**DATA UNDER STUDY**.
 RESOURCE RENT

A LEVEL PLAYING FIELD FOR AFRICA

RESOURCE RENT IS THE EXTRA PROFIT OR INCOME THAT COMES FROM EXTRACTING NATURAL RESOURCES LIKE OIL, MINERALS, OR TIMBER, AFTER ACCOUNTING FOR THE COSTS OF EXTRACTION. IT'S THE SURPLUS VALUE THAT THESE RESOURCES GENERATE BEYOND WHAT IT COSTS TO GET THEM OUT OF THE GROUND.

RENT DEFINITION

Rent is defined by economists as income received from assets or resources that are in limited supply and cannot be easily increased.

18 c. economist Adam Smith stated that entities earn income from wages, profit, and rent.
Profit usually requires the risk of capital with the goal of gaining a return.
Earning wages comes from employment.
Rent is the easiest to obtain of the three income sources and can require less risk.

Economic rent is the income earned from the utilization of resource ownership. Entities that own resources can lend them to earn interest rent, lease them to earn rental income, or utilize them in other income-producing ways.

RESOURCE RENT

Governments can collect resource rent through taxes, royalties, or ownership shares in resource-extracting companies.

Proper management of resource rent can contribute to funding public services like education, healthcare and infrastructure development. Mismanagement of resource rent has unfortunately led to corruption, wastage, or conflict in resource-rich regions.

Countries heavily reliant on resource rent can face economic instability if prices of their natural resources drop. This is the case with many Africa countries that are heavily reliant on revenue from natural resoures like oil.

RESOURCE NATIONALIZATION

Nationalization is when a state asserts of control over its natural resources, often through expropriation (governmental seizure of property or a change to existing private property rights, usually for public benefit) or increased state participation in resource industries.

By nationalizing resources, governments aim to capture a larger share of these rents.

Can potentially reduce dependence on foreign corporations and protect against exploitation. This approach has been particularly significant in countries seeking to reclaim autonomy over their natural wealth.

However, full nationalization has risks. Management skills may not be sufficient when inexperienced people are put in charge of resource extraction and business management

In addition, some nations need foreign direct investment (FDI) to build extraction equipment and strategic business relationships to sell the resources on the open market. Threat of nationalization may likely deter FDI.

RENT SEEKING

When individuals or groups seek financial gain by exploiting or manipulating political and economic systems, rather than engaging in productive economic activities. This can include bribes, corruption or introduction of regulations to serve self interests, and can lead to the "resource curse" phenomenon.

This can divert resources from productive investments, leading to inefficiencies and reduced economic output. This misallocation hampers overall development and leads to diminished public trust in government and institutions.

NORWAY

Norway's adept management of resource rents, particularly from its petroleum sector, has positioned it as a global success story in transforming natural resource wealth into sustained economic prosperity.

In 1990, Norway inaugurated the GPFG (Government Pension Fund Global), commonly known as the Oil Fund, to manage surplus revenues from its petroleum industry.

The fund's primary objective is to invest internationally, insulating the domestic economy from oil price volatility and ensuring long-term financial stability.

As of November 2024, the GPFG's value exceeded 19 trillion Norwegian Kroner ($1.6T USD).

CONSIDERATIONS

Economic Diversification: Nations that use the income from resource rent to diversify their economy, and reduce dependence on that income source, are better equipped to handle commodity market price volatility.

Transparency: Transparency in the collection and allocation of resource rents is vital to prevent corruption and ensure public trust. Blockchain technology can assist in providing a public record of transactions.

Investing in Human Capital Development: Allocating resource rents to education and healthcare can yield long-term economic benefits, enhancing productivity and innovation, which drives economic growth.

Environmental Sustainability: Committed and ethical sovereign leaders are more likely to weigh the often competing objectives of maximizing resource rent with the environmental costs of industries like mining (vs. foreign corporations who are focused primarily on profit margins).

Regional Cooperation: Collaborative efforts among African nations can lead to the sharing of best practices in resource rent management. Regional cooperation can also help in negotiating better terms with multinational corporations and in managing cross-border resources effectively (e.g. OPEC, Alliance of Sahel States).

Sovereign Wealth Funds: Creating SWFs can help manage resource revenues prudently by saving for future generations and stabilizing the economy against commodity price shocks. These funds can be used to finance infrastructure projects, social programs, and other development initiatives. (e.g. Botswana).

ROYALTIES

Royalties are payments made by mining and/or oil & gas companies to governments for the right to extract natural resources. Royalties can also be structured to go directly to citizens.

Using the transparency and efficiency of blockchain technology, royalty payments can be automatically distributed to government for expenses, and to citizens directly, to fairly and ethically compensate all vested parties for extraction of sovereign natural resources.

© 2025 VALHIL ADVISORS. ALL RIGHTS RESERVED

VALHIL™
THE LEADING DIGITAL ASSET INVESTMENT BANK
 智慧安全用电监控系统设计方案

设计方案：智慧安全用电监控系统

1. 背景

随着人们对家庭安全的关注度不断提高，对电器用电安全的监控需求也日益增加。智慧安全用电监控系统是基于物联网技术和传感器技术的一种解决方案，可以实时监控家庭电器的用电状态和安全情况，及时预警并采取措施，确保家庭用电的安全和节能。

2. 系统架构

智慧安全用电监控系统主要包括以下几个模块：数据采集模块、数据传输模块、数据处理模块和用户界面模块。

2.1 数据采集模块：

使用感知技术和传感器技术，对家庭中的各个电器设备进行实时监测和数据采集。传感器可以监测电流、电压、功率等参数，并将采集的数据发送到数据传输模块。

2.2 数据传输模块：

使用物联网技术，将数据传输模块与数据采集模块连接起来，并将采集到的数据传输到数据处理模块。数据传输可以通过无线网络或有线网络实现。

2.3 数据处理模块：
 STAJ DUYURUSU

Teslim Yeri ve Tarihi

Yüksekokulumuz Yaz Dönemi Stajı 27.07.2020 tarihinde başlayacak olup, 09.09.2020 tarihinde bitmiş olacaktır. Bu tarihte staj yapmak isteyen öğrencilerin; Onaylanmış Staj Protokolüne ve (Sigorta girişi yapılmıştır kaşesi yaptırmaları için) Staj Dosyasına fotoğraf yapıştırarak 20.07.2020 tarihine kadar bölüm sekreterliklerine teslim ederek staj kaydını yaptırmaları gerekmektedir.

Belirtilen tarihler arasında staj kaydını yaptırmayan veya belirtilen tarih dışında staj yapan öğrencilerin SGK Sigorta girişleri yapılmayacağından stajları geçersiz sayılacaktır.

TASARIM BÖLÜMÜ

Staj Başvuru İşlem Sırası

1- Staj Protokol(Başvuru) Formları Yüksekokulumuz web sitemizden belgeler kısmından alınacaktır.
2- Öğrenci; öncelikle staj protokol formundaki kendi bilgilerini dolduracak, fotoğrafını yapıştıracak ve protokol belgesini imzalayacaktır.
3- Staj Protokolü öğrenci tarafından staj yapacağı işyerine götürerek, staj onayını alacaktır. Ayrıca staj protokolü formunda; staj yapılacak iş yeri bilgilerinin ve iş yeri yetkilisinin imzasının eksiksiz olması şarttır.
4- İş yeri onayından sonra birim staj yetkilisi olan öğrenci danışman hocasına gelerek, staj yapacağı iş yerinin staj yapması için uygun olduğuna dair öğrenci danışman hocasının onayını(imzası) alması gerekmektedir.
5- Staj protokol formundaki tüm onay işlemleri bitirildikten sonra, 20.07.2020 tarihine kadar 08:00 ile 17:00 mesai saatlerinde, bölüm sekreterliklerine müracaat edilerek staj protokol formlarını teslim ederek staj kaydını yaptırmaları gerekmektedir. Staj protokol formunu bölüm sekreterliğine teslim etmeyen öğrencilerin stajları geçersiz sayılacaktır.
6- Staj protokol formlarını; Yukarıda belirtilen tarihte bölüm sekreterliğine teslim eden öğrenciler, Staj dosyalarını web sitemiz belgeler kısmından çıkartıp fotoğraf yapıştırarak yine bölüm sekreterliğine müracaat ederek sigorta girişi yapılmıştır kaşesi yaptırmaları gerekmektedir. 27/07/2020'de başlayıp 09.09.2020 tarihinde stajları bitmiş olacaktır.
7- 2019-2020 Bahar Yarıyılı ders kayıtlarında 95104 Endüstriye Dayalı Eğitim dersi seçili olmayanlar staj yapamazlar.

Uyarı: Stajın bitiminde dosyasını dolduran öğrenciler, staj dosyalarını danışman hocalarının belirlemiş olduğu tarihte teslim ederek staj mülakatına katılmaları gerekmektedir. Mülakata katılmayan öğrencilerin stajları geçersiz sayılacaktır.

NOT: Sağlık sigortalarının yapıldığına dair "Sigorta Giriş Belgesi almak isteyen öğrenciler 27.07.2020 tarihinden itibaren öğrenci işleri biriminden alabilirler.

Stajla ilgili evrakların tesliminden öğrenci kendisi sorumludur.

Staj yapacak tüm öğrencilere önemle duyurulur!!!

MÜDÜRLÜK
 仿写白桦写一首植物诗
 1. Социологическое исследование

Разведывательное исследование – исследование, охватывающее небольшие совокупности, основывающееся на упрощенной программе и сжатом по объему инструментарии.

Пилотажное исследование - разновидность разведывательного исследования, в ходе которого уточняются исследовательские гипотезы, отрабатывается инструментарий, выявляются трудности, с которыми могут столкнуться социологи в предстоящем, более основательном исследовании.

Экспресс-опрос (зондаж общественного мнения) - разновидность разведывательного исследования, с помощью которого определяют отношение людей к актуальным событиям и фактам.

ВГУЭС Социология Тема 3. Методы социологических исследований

**ABOUT THIS EXERCISE**.
Your answer should be each line from the entries that includes the string "better".

**ANSWER FOR THIS EXERCISE**.
Economic Diversification: Nations that use the income from resource rent to diversify their economy, and reduce dependence on that income source, are better equipped to handle commodity market price volatility.
Regional Cooperation: Collaborative efforts among African nations can lead to the sharing of best practices in resource rent management. Regional cooperation can also help in negotiating better terms with multinational corporations and in managing cross-border resources effectively (e.g. OPEC, Alliance of Sahel States).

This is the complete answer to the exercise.